Task description: Please transcribe only the lines between the one containing "緑区鳴海の文房具屋さん「栗田商会」" and the end of the records, both ends included, exactly as written; skip every picture.

[Saved data entries]
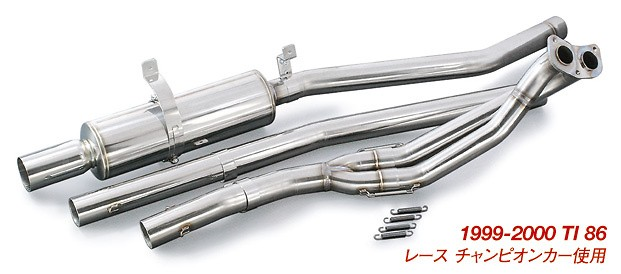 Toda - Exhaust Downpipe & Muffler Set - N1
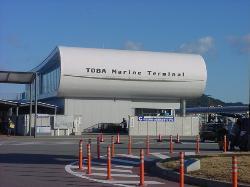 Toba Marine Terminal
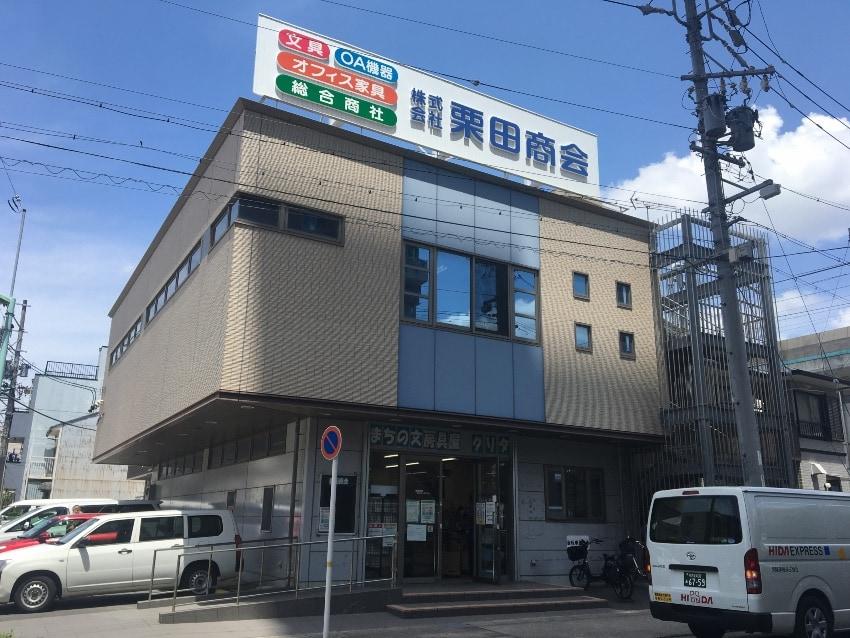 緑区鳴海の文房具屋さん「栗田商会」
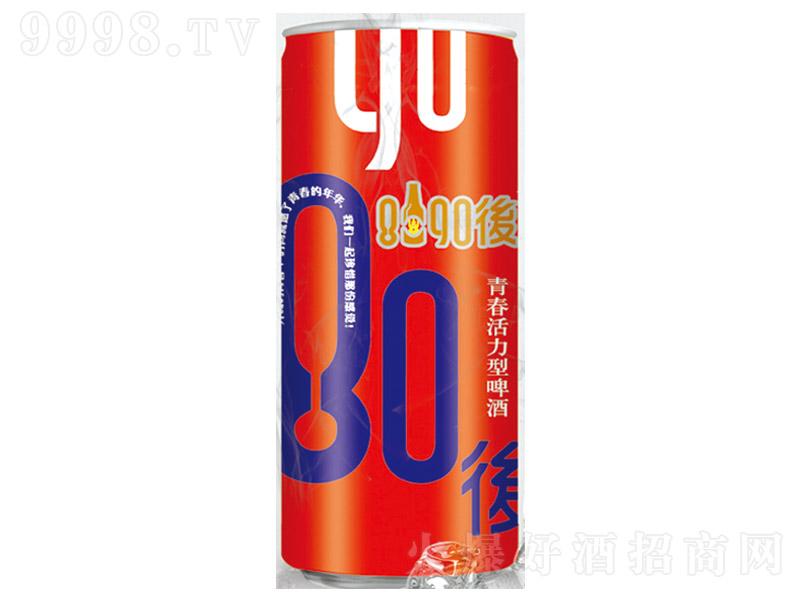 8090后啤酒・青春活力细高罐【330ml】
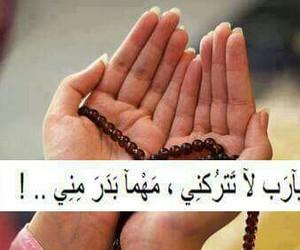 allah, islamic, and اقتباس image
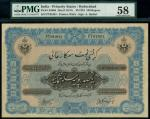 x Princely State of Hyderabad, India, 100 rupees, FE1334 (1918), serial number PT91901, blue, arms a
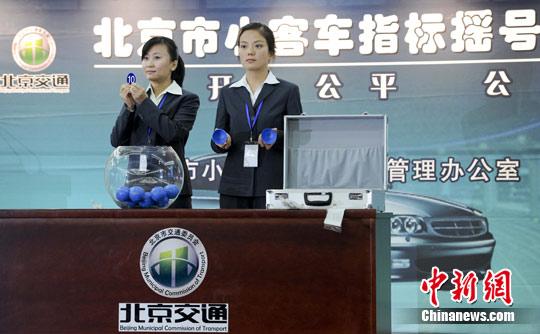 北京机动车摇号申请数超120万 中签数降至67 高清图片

Output for this task:
 緑区鳴海の文房具屋さん「栗田商会」
 8090后啤酒・青春活力细高罐【330ml】
 allah, islamic, and اقتباس image
 x Princely State of Hyderabad, India, 100 rupees, FE1334 (1918), serial number PT91901, blue, arms a
 北京机动车摇号申请数超120万 中签数降至67 高清图片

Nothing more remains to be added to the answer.